Selesai makan malam, bang Bastian mengajakku ke kamar dan kini kami di balkon hotel ini minum teh hangat.
Kursi panjang ini dengan busa yang empuk dan beberapa bantal yang menjadi tempat duduk, bersandar di dada bang Bastian seraya menatap hamparan danau Toba dan sejauh mana mata ini bisa memandang Nya.
"sayang, inilah hidup yang Abang idam-idamkan. setelah melewati drama kehidupan yang hampir membuat Abang dalam ambang keputusasaan dan kemudian berakhir dengan kebahagiaan bersama mu sayang.

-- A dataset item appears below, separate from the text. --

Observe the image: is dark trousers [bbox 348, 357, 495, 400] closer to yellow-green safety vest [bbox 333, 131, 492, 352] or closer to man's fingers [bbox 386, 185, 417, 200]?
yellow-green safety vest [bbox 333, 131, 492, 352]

liku-liku perjalanan hidup Ku dan tekanan dari keluarga lainnya yang membuat Abang sempat terpuruk."
"maksud Abang gimana?"
aku mencoba untuk tidak bersandar lagi di dadanya, tapi bang Bastian menahannya dan akhirnya Aku masih tetap bersandar.
"Almarhum bapak Ku dua kali menikah, bapak bercerai dengan dari mamak karena mamak tidak sanggup menahan tekanan dari orang tua Bapak.
Setelah Abang lahir, rahim mamak diangkat karena komplikasi dan itu artinya mamak tidak bisa lagi melahirkan.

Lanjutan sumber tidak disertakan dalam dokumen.